WARNING: Graphic Images
“I’ll have a blue Christmas without you
I’ll be so blue just thinking about you
Decorations of red on a green Christmas tree
Won’t be the same dear, if you’re not here with me.”
– “Blue Christmas”, Elvis Presley
The holidays can be a difficult time for abuse victims, especially those of us suffering from depression. We cannot help but compare the idealized scenes of Christmas, Hanukkah, Kwanzaa, and Diwali festivities with our own childhood experiences.
Even the “best” of holiday gatherings may have been rife with tension. All too often, there was little to be joyful about.
Children in dysfunctional homes do not receive the care and attention they deserve. Through no fault of their own, they may become the targets of their parents’ rage or neglect.
There are numerous reasons for this . A child may have been the product of an unwanted pregnancy or hard delivery; may seem in some way “abnormal” or resemble someone toward whom the parent has harsh feelings. A parent may actually be jealous of the child. None of these reasons justifies abuse.
Affection, if it is given at all, can be unevenly distributed.

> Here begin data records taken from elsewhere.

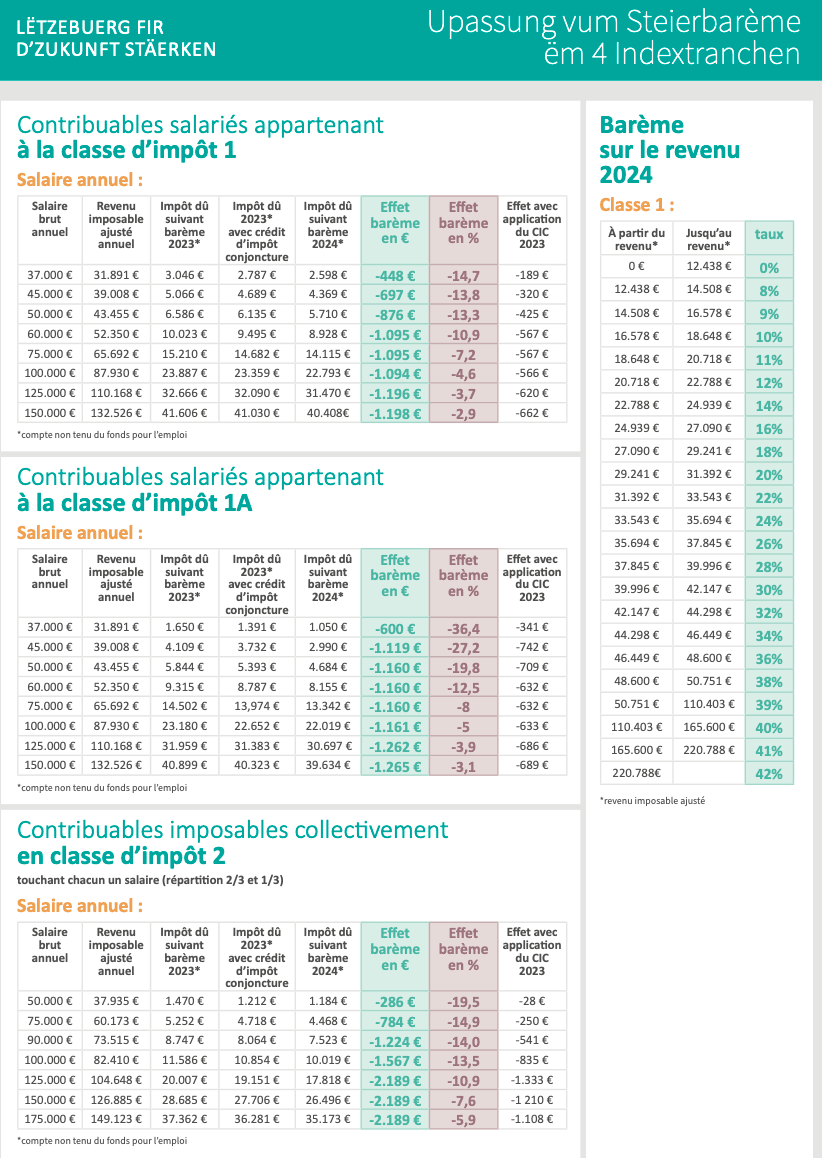 LËTZEBUERG FIR D'ZUKUNFT STÄERKEN

Upassung vum Steierbarème ëm 4 Indextranchen

Contribuables salariés appartenant à la classe d'impôt 1

Salaire annuel :

| Salaire brut annuel | Revenu imposable ajusté annuel | Impôt dû suivant barème 2023* | Impôt dû 2023* avec crédit d'impôt conjoncture | Impôt dû suivant barème 2024* | Effet barème en € | Effet barème en % | Effet avec application du CIC 2023 |
|---|---|---|---|---|---|---|---|
| 37.000 € | 31.891 € | 3.046 € | 2.787 € | 2.598 € | -448 € | -14,7 | -189 € |
| 45.000 € | 39.008 € | 5.066 € | 4.689 € | 4.369 € | -697 € | -13,8 | -320 € |
| 50.000 € | 43.455 € | 6.586 € | 6.135 € | 5.710 € | -876 € | -13,3 | -425 € |
| 60.000 € | 52.350 € | 10.023 € | 9.495 € | 8.928 € | -1.095 € | -10,9 | -567 € |
| 75.000 € | 65.692 € | 15.210 € | 14.682 € | 14.115 € | -1.095 € | -7,2 | -567 € |
| 100.000 € | 87.930 € | 23.887 € | 23.359 € | 22.793 € | -1.094 € | -4,6 | -566 € |
| 125.000 € | 110.168 € | 32.666 € | 32.090 € | 31.470 € | -1.196 € | -3,7 | -620 € |
| 150.000 € | 132.526 € | 41.606 € | 41.030 € | 40.408€ | -1.198 € | -2,9 | -662 € |

*compte non tenu du fonds pour l'emploi

Contribuables salariés appartenant à la classe d'impôt 1A

Salaire annuel :

| Salaire brut annuel | Revenu imposable ajusté annuel | Impôt dû suivant barème 2023* | Impôt dû 2023* avec crédit d'impôt conjoncture | Impôt dû suivant barème 2024* | Effet barème en € | Effet barème en % | Effet avec application du CIC 2023 |
|---|---|---|---|---|---|---|---|
| 37.000 € | 31.891 € | 1.650 € | 1.391 € | 1.050 € | -600 € | -36,4 | -341 € |
| 45.000 € | 39.008 € | 4.109 € | 3.732 € | 2.990 € | -1.119 € | -27,2 | -742 € |
| 50.000 € | 43.455 € | 5.844 € | 5.393 € | 4.684 € | -1.160 € | -19,8 | -709 € |
| 60.000 € | 52.350 € | 9.315 € | 8.787 € | 8.155 € | -1.160 € | -12,5 | -632 € |
| 75.000 € | 65.692 € | 14.502 € | 13,974 € | 13.342 € | -1.160 € | -8 | -632 € |
| 100.000 € | 87.930 € | 23.180 € | 22.652 € | 22.019 € | -1.161 € | -5 | -633 € |
| 125.000 € | 110.168 € | 31.959 € | 31.383 € | 30.697 € | -1.262 € | -3,9 | -686 € |
| 150.000 € | 132.526 € | 40.899 € | 40.323 € | 39.634 € | -1.265 € | -3,1 | -689 € |

*compte non tenu du fonds pour l'emploi

Contribuables imposables collectivement en classe d'impôt 2

touchant chacun un salaire (répartition 2/3 et 1/3)

Salaire annuel :

| Salaire brut annuel | Revenu imposable ajusté annuel | Impôt dû suivant barème 2023* | Impôt dû 2023* avec crédit d'impôt conjoncture | Impôt dû suivant barème 2024* | Effet barème en € | Effet barème en % | Effet avec application du CIC 2023 |
|---|---|---|---|---|---|---|---|
| 50.000 € | 37.935 € | 1.470 € | 1.212 € | 1.184 € | -286 € | -19,5 | -28 € |
| 75.000 € | 60.173 € | 5.252 € | 4.718 € | 4.468 € | -784 € | -14,9 | -250 € |
| 90.000 € | 73.515 € | 8.747 € | 8.064 € | 7.523 € | -1.224 € | -14,0 | -541 € |
| 100.000 € | 82.410 € | 11.586 € | 10.854 € | 10.019 € | -1.567 € | -13,5 | -835 € |
| 125.000 € | 104.648 € | 20.007 € | 19.151 € | 17.818 € | -2.189 € | -10,9 | -1.333 € |
| 150.000 € | 126.885 € | 28.685 € | 27.706 € | 26.496 € | -2.189 € | -7,6 | -1 210 € |
| 175.000 € | 149.123 € | 37.362 € | 36.281 € | 35.173 € | -2.189 € | -5,9 | -1.108 € |

*compte non tenu du fonds pour l'emploi

Barème sur le revenu 2024

Classe 1 :

| À partir du revenu* | Jusqu'au revenu* | taux |
|---|---|---|
| 0 € | 12.438 € | 0% |
| 12.438 € | 14.508 € | 8% |
| 14.508 € | 16.578 € | 9% |
| 16.578 € | 18.648 € | 10% |
| 18.648 € | 20.718 € | 11% |
| 20.718 € | 22.788 € | 12% |
| 22.788 € | 24.939 € | 14% |
| 24.939 € | 27.090 € | 16% |
| 27.090 € | 29.241 € | 18% |
| 29.241 € | 31.392 € | 20% |
| 31.392 € | 33.543 € | 22% |
| 33.543 € | 35.694 € | 24% |
| 35.694 € | 37.845 € | 26% |
| 37.845 € | 39.996 € | 28% |
| 39.996 € | 42.147 € | 30% |
| 42.147 € | 44.298 € | 32% |
| 44.298 € | 46.449 € | 34% |
| 46.449 € | 48.600 € | 36% |
| 48.600 € | 50.751 € | 38% |
| 50.751 € | 110.403 € | 39% |
| 110.403 € | 165.600 € | 40% |
| 165.600 € | 220.788 € | 41% |
| 220.788€ | | 42% |

*revenu imposable ajusté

One child may be showered with gifts and praise, while another is heaped with scorn – made the target of punishment and criticism, with the favored child encouraged to join in. This can warp the relationship between siblings or destroy it outright.
Substance abuse only aggravates the situation. Holiday memories pile on holiday memories: Christmas trees toppled; presents non-existent or smashed in anger; an intoxicated parent in a stupor on the lawn, reeking.
As the years go by, the physical, emotional, and sexual abuse that victims endured as children impacts their adult lives. This, in turn, generates pain and regrets, all of which resurface at the holidays.
Our sorrow seems to stand in sharp contrast to the merriment of others. We cannot, of course, see into their hearts to know. Many are likely to be putting on as brave a face in public as we are.
In an effort to cope, some of us throw ourselves into holiday activities 24/7 – cooking, baking, buying, and wrapping at a frenetic pace. Some may be tempted to eat or drink themselves into oblivion. There are though healthier strategies for dealing with the holidays.
A. Reducing the Pace
Not all holiday activities require our participation. We may want to cut back, and spend time in a way that comforts and reassures us. Skiing, sitting by the fire with a cup of cocoa, or reading a good book are not illegal. Visiting the aquarium or taking in a movie would be fine, too.
B. Avoiding Drama
Why not skip the dramatic scenes this year? Abuse victims are allowed to decline invitations they know will prove distressing – no excuses necessary.
C. Letting Go of Perfectionism
There are no officials judging our performance. True, there may be friends or family who see themselves in that role. Just think of them as delusional.
Life is not a swim meet timed to the second or a dance recital with every moment carefully choreographed. Do not buy into the fiction that you must be “perfect”.
D. Focusing on Spirituality
Above all, abuse victims should try and focus on the spiritual meaning behind the holidays they choose to observe. From whatever creed those holidays arise, they are intended as celebrations…not tests of stamina.
For Christians, Christ’s miraculous birth should be at the heart of Christmas festivities. That has very little to do with aluminum trees, laser spotlights, professional decorators, or even fruitcake. The Word became flesh and dwelt among us.
If that is not enough to inspire us, we can always pull the covers over our heads, and wait it out. The holidays do pass, eventually. With a little luck, we’ll survive them again this year!